Selection ::
▼

In the Clearcase UCM development model, programmers create new
"streams" ("branches" in generic terms), each having an "activity"
(which is Clearcase talk for "changeset"). When you checkin a file,
it's recorded against an activity. Therefore, an activity is a set of
checked-in files (and directory changes). Other developers on the
project won't see your changes until you "deliver" (merge) your
activity (changeset) to the parent stream (the main branch). End of
vocabulary lesson.
Where Clearcase Falls Down
My biggest issue with the Clearcase model is that it inhibits both
experimental and iterative programming. I assert the following:
- Experimental coding requires branching. Let's hope this isn't
a
controversial
statement. The only arguments people make against branching are
practical - their VCSs
don't support it well. Or they don't support merging well. Clearly, if
you had a VCS that could branch and merge well, you'd use it all the
time.
- Clearcase discourages experimental branching as streams are
centralized, limited and public. On my project, creating "unnecessary"

▲

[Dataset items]
▼

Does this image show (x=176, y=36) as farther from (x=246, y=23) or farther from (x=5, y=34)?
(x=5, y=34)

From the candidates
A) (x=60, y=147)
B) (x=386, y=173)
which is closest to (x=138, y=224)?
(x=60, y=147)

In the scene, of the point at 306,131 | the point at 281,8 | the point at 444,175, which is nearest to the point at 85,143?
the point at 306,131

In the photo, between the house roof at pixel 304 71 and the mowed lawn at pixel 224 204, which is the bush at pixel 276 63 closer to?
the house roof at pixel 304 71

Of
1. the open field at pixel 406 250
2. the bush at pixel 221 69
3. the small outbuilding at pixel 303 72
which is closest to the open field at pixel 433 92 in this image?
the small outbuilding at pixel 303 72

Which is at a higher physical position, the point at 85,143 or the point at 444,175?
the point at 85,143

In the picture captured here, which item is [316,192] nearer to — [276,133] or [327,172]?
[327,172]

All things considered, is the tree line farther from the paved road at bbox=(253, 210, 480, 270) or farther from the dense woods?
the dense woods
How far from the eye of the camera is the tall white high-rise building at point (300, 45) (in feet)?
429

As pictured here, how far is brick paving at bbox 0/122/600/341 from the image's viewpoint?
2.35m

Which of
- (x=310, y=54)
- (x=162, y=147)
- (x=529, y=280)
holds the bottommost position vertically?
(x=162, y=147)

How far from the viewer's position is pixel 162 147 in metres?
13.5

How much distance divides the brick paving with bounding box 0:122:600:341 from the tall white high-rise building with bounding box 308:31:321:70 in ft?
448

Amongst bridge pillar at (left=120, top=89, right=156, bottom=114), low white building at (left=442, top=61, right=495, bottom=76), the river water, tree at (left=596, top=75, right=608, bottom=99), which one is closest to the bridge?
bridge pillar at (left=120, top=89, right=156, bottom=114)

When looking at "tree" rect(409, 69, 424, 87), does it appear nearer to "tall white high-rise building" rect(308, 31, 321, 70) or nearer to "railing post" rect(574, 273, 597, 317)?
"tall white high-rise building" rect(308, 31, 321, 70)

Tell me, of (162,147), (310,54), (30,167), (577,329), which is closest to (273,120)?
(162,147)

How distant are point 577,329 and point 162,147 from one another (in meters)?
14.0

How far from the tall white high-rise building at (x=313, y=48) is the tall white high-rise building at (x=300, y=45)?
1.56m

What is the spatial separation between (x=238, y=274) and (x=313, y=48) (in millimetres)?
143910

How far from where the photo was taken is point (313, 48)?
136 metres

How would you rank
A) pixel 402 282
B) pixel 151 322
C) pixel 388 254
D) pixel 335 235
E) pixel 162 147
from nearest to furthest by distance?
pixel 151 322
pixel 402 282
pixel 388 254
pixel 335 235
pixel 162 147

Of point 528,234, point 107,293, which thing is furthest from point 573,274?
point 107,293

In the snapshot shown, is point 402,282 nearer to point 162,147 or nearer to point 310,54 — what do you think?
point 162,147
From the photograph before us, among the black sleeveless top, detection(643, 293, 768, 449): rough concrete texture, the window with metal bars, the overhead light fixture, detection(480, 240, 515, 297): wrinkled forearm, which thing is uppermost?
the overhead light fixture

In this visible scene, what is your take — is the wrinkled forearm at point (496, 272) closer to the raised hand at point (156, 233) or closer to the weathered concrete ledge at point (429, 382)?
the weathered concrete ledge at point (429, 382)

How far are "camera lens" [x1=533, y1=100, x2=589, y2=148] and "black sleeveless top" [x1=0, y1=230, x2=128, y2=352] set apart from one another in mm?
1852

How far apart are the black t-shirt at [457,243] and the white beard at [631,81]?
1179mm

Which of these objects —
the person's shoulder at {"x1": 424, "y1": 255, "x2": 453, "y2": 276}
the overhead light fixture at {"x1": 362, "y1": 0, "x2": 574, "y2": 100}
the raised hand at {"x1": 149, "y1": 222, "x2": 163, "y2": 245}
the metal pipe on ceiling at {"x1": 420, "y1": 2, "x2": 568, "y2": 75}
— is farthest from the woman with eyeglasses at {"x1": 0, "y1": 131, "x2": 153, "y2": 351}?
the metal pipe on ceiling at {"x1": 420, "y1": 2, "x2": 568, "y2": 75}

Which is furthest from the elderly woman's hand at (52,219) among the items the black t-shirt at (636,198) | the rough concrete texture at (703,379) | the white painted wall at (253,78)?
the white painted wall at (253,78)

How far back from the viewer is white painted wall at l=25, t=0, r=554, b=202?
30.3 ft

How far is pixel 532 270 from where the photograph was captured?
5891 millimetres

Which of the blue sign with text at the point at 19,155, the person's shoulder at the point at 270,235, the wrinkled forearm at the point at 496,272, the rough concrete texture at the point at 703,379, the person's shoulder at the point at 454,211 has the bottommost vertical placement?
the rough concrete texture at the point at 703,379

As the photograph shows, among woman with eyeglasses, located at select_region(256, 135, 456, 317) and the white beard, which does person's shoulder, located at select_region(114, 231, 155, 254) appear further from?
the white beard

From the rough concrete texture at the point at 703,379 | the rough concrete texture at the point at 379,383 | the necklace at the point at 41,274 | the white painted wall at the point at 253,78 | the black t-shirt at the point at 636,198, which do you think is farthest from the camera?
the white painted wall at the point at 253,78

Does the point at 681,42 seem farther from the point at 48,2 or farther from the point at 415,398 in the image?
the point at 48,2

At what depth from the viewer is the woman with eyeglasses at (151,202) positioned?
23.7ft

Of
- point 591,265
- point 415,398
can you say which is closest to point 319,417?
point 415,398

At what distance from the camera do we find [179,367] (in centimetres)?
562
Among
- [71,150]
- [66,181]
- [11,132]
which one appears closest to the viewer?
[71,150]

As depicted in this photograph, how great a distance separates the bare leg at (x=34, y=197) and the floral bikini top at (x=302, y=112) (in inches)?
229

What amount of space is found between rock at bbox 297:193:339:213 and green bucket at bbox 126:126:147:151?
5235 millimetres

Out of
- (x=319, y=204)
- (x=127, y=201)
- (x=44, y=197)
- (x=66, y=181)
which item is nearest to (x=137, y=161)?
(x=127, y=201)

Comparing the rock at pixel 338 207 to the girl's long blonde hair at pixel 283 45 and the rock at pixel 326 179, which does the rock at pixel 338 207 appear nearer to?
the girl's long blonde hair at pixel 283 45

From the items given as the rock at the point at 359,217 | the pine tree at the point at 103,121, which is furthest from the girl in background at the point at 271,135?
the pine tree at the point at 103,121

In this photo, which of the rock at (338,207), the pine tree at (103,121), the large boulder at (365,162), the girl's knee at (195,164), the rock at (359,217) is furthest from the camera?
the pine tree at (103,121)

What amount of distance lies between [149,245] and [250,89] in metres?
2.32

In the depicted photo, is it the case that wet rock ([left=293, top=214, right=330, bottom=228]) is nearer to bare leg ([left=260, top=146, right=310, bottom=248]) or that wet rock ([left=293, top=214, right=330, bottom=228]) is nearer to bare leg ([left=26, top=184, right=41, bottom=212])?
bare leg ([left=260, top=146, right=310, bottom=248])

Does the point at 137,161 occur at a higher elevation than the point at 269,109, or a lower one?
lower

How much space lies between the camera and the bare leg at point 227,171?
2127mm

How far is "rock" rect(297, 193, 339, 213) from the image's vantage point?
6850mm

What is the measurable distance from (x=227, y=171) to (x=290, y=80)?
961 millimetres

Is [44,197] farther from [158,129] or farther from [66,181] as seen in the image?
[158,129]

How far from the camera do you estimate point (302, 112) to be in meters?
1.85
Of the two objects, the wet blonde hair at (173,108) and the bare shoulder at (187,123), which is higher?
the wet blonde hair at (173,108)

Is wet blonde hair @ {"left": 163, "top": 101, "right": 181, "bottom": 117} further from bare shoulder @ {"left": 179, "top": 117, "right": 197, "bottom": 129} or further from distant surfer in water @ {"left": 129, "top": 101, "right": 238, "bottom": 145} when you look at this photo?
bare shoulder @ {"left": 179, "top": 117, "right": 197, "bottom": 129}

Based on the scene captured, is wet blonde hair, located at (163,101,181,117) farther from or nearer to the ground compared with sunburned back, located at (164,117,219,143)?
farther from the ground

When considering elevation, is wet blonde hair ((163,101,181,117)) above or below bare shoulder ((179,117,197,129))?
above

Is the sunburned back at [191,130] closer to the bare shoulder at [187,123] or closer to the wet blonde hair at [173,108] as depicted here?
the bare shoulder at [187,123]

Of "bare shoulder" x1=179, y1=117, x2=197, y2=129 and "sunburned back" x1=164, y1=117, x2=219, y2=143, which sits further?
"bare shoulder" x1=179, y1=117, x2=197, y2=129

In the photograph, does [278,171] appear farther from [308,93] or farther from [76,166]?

▲
▼

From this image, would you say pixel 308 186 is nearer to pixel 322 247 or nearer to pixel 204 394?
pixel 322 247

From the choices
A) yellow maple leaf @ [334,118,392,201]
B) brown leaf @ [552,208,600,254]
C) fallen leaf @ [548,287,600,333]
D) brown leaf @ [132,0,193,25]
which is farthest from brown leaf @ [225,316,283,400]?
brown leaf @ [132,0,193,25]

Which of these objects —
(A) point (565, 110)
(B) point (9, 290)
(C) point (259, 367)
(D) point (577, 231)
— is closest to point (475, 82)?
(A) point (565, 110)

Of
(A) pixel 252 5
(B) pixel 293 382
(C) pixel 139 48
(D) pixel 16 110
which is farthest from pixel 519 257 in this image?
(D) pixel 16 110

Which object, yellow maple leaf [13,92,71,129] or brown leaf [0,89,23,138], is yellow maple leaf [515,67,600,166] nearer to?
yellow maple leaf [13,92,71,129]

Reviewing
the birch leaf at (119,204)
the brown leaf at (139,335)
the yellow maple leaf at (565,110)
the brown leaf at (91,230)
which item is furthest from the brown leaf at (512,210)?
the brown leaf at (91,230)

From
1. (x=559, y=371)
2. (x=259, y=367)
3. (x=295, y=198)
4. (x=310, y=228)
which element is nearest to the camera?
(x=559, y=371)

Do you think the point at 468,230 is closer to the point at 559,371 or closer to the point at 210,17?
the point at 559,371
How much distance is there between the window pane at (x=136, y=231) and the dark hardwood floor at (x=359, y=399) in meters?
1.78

▲
▼

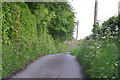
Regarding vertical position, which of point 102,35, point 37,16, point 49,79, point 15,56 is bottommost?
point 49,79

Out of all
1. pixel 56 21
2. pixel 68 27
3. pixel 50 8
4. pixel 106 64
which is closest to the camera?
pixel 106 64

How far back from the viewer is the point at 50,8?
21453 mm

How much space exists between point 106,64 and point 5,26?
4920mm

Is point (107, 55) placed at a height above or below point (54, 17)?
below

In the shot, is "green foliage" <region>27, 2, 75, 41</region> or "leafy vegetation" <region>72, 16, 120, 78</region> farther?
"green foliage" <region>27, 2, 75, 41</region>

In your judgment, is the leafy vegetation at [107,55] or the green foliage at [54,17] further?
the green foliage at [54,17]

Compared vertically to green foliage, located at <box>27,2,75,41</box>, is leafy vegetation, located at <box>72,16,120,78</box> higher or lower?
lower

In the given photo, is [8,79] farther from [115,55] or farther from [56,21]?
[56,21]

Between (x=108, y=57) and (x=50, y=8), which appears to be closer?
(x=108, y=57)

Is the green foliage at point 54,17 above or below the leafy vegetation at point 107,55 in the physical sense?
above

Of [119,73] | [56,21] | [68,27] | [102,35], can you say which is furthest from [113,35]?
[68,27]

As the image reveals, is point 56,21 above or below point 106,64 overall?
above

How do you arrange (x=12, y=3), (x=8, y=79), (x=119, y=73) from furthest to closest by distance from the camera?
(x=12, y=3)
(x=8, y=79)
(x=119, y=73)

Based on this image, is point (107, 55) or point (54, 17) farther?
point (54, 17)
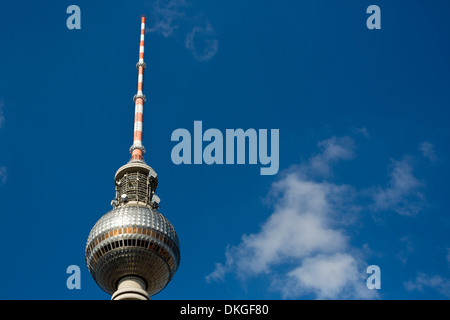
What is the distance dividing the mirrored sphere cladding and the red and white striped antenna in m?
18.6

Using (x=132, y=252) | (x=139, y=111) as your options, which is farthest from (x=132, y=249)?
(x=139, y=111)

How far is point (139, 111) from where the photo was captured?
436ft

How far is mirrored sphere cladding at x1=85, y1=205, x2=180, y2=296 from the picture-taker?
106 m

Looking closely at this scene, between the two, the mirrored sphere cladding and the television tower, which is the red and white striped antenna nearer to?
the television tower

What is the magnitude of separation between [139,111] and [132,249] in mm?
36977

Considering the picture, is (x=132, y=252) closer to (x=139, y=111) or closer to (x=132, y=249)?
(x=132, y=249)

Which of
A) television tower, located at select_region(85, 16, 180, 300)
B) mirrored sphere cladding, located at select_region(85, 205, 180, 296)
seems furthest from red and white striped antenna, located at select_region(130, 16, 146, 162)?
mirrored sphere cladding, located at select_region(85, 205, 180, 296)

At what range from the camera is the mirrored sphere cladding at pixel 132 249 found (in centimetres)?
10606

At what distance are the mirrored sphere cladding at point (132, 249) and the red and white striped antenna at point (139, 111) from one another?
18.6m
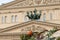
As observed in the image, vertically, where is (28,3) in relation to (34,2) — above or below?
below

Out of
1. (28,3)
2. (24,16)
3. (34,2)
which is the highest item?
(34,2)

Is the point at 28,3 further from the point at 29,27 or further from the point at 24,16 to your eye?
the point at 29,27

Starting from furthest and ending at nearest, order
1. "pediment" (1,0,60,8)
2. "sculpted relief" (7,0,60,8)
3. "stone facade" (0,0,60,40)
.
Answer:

▲

Work to complete ::
- 1) Decide whether each statement agrees with the Clearcase passage. Answer yes or no for each, and quote the words of the passage that settle it. (a) In Clearcase, an "activity" is the equivalent of a changeset. (b) Other developers see your changes as soon as you check in a file. (c) The author describes Clearcase streams as decentralized.
- 2) Quote the Clearcase passage from "In the Clearcase" up to and including "vocabulary lesson.".
- 3) Translate this sentence from the Clearcase passage into Spanish: "My biggest issue with the Clearcase model is that it inhibits both experimental and iterative programming."
The listing has nothing to do with this work.

Replies ::
- 1)
(a) Yes: "which is Clearcase talk for "changeset""
(b) No: "Other developers on the project won't see your changes until you "deliver" (merge) your activity (changeset) to the parent stream"
(c) No: "streams are centralized, limited and public"

- 2)
In the Clearcase UCM development model, programmers create new
"streams" ("branches" in generic terms), each having an "activity"
(which is Clearcase talk for "changeset"). When you checkin a file,
it's recorded against an activity. Therefore, an activity is a set of
checked-in files (and directory changes). Other developers on the
project won't see your changes until you "deliver" (merge) your
activity (changeset) to the parent stream (the main branch). End of
vocabulary lesson.

- 3) Mi mayor problema con el modelo de Clearcase es que inhibe tanto la programación experimental como la iterativa.